The objective of this study was to analyze the effect of denting and fracture damages on the ultimate longitudinal strength and to investigate the frictional forces exerted to the roller supports between the load-dividing beam and the extension structures. A series of collapse tests were performed on ten box girder models under a pure bending moment using a four-point bending jig. Additionally, numerical analyses were conducted to predict the extent of the damage to the box girder models due to a side collision and the residual longitudinal strengths of these models. According to the results, the following conclusions are drawn.

Compared with the central collision tests, the denting damage to the box girder models in eccentric collision tests was 41–56% larger. However, the reductions in the residual strengths were minimal. There were only 6–9% further reductions in the residual strengths. Similarly, the further reductions of the residual strength were only 2–4%, even though the fracture damage of the models at ‘Impact location 1′ was 17–58% greater than that at ‘Impact location 2’.

In the NLFEA conducted in this study, the numerical models predicted the denting and fracture damage and the ultimate bending moment. The results of the numerical calculations are compared with those of the experiment, and they concur. The difference between the collision simulation and the experimental results is 7% and 4% on average for denting and fracture damage, respectively, and the difference between the bending simulation and the test results is 4% on average.

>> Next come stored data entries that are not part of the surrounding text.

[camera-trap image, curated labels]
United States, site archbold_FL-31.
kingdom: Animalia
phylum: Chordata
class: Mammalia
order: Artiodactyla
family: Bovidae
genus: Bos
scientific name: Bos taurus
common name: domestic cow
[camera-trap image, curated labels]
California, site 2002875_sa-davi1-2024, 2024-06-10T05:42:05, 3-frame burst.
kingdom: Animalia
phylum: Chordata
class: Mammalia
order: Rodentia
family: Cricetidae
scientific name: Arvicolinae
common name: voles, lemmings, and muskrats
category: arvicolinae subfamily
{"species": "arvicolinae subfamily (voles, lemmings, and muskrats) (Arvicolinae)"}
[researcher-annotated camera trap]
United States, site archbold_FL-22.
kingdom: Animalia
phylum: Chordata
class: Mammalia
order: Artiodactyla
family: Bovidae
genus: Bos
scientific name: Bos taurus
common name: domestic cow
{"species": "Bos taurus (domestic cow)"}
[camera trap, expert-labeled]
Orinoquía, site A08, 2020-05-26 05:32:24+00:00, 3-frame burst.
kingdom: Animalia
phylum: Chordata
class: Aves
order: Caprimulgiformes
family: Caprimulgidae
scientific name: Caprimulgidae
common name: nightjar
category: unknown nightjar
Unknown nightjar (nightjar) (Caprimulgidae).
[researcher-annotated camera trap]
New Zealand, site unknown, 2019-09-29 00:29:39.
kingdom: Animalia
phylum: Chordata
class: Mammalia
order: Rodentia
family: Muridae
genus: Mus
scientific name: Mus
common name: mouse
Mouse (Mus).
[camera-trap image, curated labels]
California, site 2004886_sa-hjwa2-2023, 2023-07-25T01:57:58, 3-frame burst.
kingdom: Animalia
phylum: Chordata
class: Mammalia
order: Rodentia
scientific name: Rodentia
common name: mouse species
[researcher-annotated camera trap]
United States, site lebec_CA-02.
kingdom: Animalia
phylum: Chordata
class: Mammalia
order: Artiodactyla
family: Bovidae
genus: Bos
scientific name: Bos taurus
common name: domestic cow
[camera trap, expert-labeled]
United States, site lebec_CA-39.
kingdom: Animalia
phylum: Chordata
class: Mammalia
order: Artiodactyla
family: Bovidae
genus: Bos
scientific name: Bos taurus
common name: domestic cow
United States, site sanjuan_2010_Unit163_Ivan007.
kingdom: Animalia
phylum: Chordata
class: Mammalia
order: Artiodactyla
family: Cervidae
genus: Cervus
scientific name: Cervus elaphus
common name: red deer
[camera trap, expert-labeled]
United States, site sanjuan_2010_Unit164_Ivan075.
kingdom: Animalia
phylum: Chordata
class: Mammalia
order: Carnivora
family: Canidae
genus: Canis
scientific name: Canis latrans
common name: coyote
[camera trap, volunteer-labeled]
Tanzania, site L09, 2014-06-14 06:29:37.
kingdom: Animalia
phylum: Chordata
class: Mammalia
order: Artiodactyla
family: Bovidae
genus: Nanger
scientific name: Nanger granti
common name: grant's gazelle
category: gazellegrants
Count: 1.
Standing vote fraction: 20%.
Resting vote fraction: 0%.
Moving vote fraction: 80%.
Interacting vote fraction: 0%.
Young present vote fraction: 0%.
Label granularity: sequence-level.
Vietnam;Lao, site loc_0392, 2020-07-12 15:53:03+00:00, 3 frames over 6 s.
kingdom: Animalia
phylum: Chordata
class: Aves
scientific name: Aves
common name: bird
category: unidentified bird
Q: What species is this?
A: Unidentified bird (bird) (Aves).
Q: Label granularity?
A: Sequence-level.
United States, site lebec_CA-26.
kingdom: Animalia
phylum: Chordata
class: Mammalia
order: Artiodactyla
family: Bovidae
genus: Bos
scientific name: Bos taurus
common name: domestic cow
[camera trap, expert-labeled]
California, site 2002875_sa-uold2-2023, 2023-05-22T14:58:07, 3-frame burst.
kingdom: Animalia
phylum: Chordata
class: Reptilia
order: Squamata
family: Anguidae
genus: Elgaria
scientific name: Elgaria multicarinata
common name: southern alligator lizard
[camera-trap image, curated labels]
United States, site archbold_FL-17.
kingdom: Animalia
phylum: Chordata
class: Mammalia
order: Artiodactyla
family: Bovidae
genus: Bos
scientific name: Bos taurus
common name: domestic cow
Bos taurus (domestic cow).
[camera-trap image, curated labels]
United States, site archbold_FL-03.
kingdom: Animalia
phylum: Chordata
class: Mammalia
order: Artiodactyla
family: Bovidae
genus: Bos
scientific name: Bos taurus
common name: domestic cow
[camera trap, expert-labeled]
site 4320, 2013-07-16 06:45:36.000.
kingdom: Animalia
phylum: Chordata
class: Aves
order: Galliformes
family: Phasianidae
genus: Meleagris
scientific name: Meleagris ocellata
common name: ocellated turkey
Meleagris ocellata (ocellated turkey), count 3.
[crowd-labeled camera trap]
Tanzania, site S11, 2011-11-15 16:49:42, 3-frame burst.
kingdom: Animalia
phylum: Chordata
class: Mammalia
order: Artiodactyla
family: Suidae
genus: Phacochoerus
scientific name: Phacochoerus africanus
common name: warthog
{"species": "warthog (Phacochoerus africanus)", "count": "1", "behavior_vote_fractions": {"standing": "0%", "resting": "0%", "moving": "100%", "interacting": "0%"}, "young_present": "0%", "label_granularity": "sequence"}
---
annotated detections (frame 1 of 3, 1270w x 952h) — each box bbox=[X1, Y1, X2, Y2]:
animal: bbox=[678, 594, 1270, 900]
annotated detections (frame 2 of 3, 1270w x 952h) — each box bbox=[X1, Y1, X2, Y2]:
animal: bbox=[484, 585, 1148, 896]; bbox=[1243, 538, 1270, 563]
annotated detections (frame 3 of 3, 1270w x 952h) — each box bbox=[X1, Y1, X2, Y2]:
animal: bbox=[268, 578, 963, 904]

When considering the frictional force between the round bars and the girder model, the ultimate longitudinal moments were reduced by 12% (on average) compared with those obtained by neglecting the frictional forces. If the frictional force of the round bar is not considered, the bending strength of the hull girder will be overestimated.

Residual strength tests of the damaged box girder structure whose damages were generated by dynamic mass impacts, which are rarely reported in the open literature, were successfully performed. In particular, the results of the collision tests include the initial plastic deformation and residual stress caused by the dynamic impact, unlike the experiments conducted by other researchers [24,25,26]. Thus, the test results of this study can be valuable to researchers for the validation of numerical techniques and analytical methods to develop design guidelines.

From the outcomes of these experimental and numerical investigations, the following recommendations are provided:

-

The numerical analysis technique adopted in this study can be a reference for future simulations predicting the collision damage and residual bending strength;

-

When performing longitudinal bending tests, it is necessary to experimentally obtain frictional forces between the test model and the supports.